Under The Hood: Duplicate Detection
While Zedge has an incredibly talented development team building all our apps, a lot of that team’s most impressive work is done behind the scenes, on various internal tools we use to maintain those apps and run our business. Under The Hood will be a recurring feature devoted to highlighting impressive technology you can’t necessarily see.
Zedge’s Duplicate Detector is just such a tool: we needed a way to ensure that nobody could resell the work of another Zedge Premium artist, and while it’s relatively straightforward to identify and reject exact duplicates of the same image, it’s a lot trickier to recognize when the copy has zoomed in a bit on the original, or changed the color palette, or added a few pixel differences here and there.
So we asked our data scientists if they could help us solve this problem, and they came back with a very sophisticated model that gives any two images a similarity score. 100% duplicates are rejected automatically upon upload, while items with a score of 96% to 99% get sent to human moderators for review.

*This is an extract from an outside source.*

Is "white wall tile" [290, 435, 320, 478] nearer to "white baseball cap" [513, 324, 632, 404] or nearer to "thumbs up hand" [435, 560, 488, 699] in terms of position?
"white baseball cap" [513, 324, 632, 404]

99% scores (almost) always turn out to be duplicates we need to reject:
But a score of 96% sometimes just means two different people took a picture of the same type of dog:
Images with text can also generate false dupes with a score of 96%:
But a score of 96% might just mean somebody zoomed in on an image created by someone else:
We asked Georgina Armstrong and Emilio Capo, two of the data scientists who built this tool, to explain exactly how it works. Here’s their answer:
Our Duplicates Detection model is based on a neural network architecture called ResNet. ResNet is optimized for extracting high-level image features, which are then used to classify the image in one of as many as 1000 classes: one image gets in, one class label gets out.
But the classification is not the point – we discard the classification model and just use something that got created as a byproduct: embeddings. You see, during the classification process, the algorithm calculates "features" that help it classify the images into groups. You would do the same if you had to classify a basket of fresh produce into fruits and vegetables:
- Must be cooked before eating? Probably a vegetable.

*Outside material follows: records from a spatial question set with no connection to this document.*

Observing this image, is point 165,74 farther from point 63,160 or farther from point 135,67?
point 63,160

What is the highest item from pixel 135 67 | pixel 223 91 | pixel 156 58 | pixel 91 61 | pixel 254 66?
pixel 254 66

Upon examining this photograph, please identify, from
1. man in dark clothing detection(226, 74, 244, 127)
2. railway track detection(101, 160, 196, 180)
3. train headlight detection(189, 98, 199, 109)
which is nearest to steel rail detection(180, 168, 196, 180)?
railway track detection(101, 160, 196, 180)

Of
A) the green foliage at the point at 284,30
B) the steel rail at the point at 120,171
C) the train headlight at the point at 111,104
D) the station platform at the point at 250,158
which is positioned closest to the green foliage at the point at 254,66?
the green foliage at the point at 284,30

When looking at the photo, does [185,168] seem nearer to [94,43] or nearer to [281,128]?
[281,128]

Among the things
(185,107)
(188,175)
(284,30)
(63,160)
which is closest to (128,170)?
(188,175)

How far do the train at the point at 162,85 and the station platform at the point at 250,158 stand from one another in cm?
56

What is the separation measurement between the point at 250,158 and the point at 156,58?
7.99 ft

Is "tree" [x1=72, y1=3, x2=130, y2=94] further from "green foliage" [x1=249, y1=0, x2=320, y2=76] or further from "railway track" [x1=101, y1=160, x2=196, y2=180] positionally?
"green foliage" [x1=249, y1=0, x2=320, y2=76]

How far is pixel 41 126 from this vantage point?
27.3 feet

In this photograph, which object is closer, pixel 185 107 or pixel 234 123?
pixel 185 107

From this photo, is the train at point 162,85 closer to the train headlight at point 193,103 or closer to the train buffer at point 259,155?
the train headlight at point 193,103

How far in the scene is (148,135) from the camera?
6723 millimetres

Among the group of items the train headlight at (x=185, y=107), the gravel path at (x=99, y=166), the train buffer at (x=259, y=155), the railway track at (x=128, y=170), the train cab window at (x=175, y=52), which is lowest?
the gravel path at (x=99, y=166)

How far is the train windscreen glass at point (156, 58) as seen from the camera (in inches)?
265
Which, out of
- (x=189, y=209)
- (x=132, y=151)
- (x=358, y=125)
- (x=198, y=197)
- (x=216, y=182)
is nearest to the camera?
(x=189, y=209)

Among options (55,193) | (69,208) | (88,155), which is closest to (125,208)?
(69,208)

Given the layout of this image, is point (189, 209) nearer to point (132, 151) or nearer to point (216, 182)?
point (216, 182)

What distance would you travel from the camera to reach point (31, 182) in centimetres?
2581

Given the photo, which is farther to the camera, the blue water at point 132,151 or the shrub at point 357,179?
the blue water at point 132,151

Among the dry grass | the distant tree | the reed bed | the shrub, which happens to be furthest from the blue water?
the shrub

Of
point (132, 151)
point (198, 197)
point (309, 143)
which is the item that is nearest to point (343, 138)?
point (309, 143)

- Full of fructose? Probably a fruit.
- Has green leaves? Probably a vegetable.
- Bright red color? Probably a fruit.
- My kid won't eat it? Probably a vegetable.
We extract these features for each item from the classification model in the form of a vector of numerical values. Once each wallpaper is mapped to a numerical vector, we can measure similarity among them by computing the distance among their feature vectors, which we refer to as embeddings. If two embeddings are too similar to each other - that is, their similarity exceeds the threshold we have defined - the pair is flagged as a potential duplicate pair for human review.

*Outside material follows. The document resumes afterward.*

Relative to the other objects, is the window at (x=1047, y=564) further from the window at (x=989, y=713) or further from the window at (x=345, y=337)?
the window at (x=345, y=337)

To go back to the produce example above, if I pull two items out of my cart, and both of them are sweet, round, red, come in a plastic packet of 12, cost about $2.50, and my kid will eat them... It's plausible that both objects are a red apple, and so I recommend that human look at them side by side to confirm they are the same.
This kind of modeling has been particularly successful for us in that it detects some of the most annoying types of digital art theft: slightly zooming in on an image, or cropping a couple pixels off the side, or changing the color temperature by a couple of degrees.